Obs. Forms: 5–6 trype, 6 tryp, trip, (7 trape), 7–8 tripe. [a. OF. tripe (1374 in Godef., Compl.; cf. also triperie 1275), ‘étoffe de laine ou de fil travaillée comme le velours’; according to Littré, so called from its resemblance to the interior of the paunch of ruminants.] An imitation velvet of wool or thread; ‘mock-velvet,’ velveteen, fustian.

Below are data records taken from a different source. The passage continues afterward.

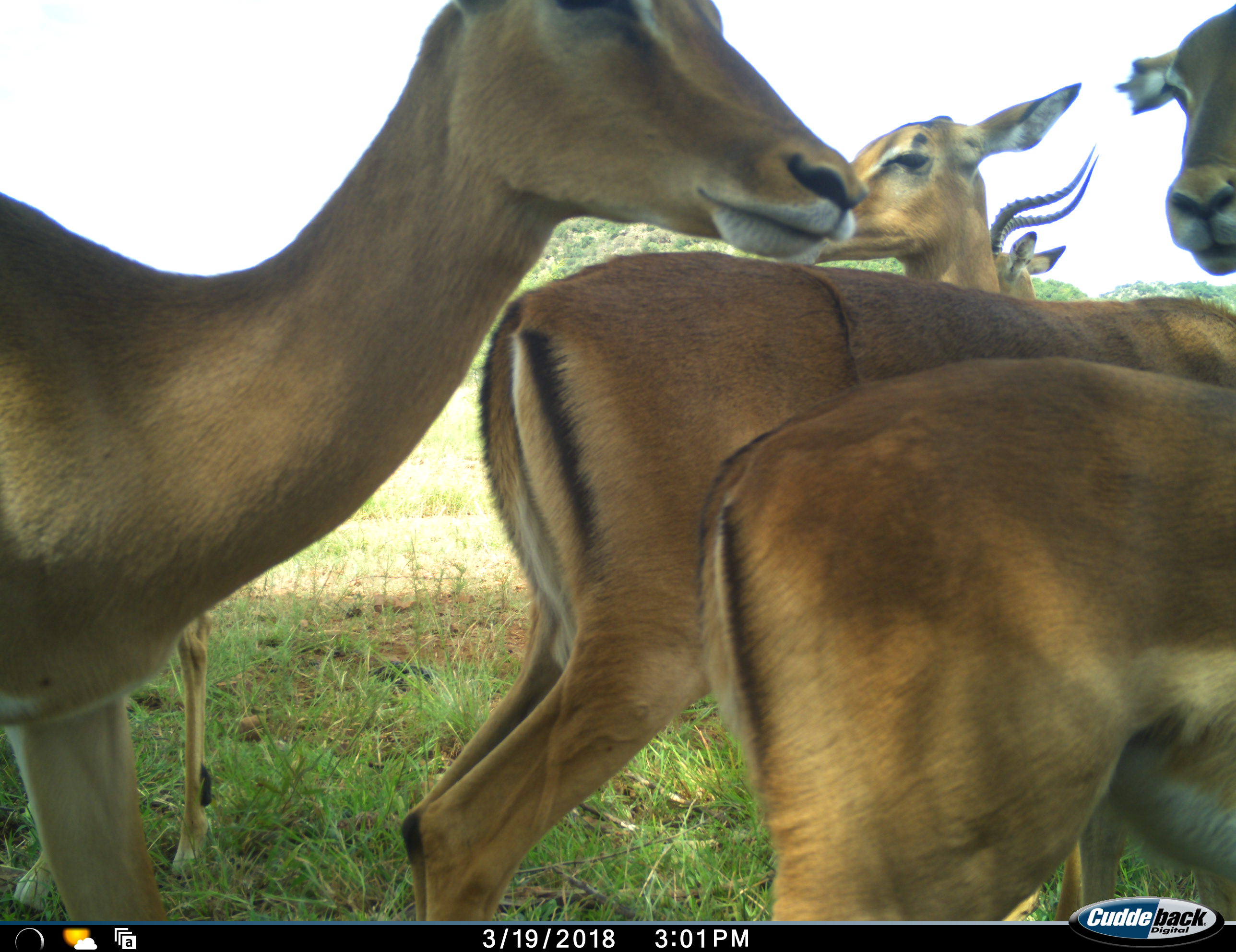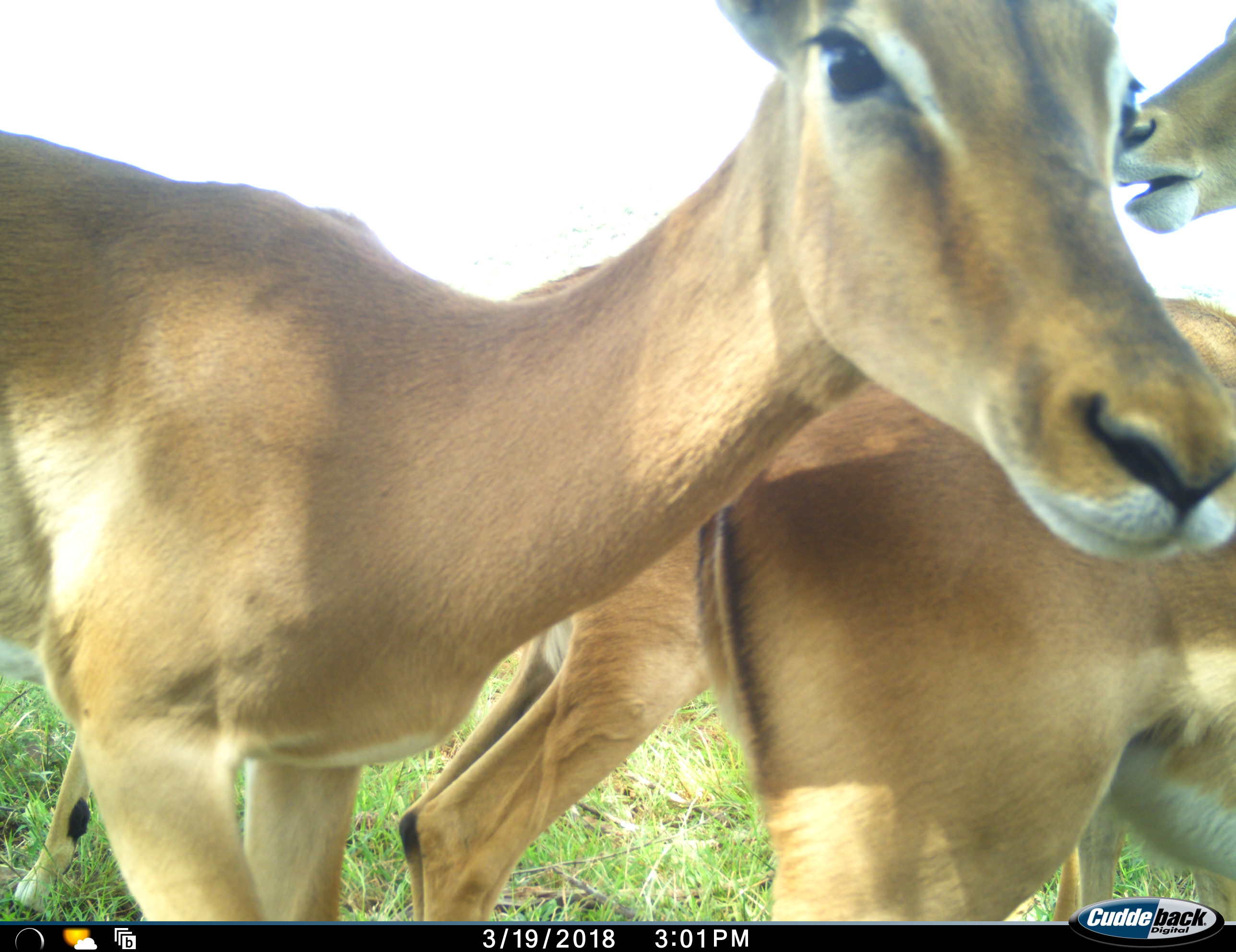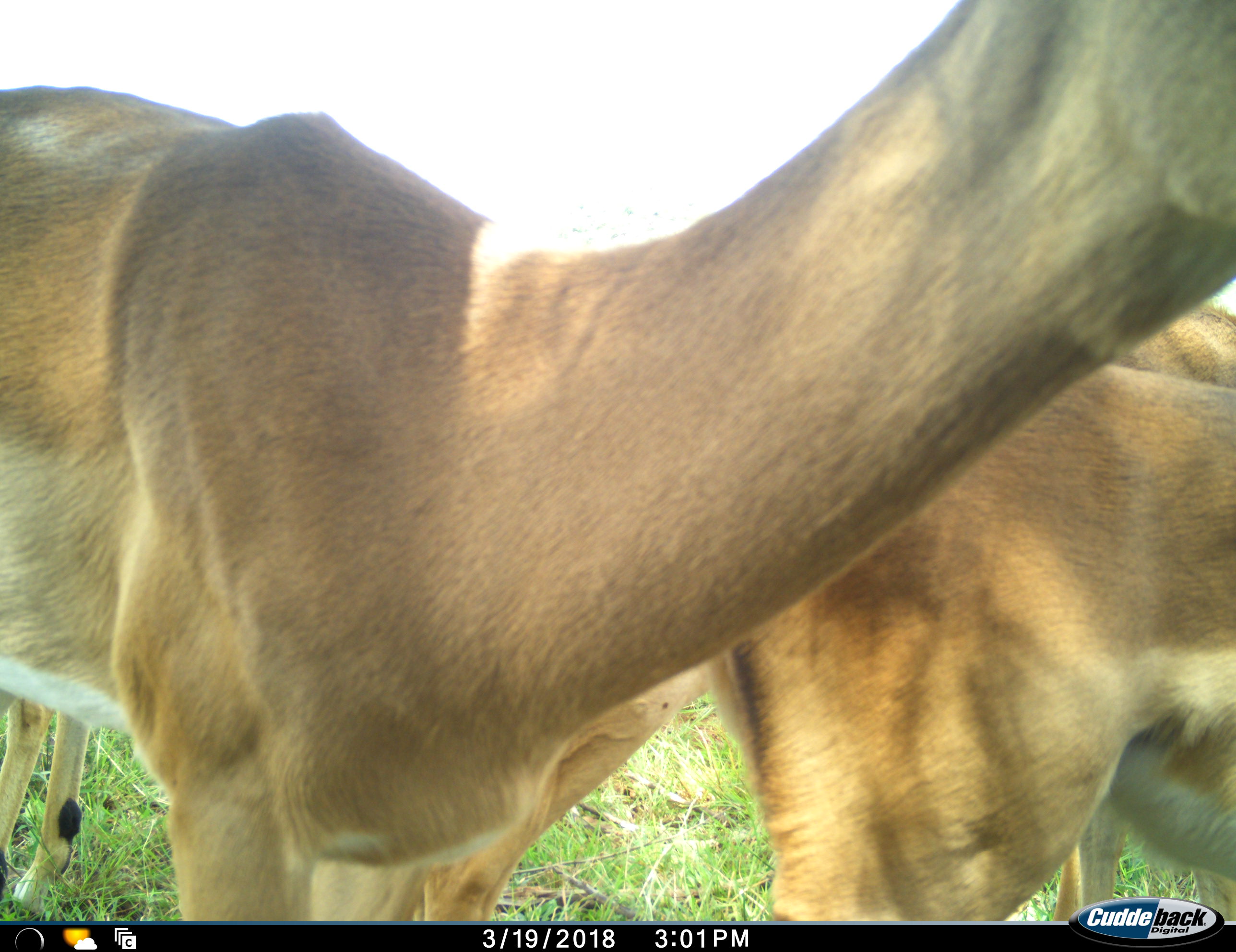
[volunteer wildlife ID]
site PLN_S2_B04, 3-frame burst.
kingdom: Animalia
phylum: Chordata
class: Mammalia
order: Artiodactyla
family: Bovidae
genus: Aepyceros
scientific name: Aepyceros melampus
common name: impala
Impala (Aepyceros melampus), count 6. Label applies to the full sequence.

Also tripe of velvet (F. tripe de velours), and tripe velvet; hence also † Triped (trypit, tript) a. applied to velvet.

1

c. 1430.  Brut, 459. Clothed in scarlet, with furred hodes, and round standynge cappes of Trype.

2

1542–3.  Acc. Ld. High Treas. Scot., VIII. 176. Ane elne trype velvet, price xiiij s.

3

1565.  in Hay Fleming, Reform. Scotl. (1910), 609. Twa stuillis coverit with trypit wellwott.

4

1598.  Florio, Trippa, a kinde of tripe veluet that they make womens saddles with, called fustian of Naples.

5

1612.  Inv., in A. McKay, Hist. Kilmarnock (1880), 308. Four cuschownis of tripe veluet.

6

1656.  Acts & Ordin. Parl., c. 20 Rates (Scobell) 467. Fustians called … Naples Fustians, Trape, or Velure plain.

7

[cf. 1660.  Act 12 Chas. II., c. 4 (Schedule of Rates), Naples fustians tript.]

8

1714.  Fr. Bk. of Rates, 80. Tripes of Velvet, per Piece of 10 Ells 03 10.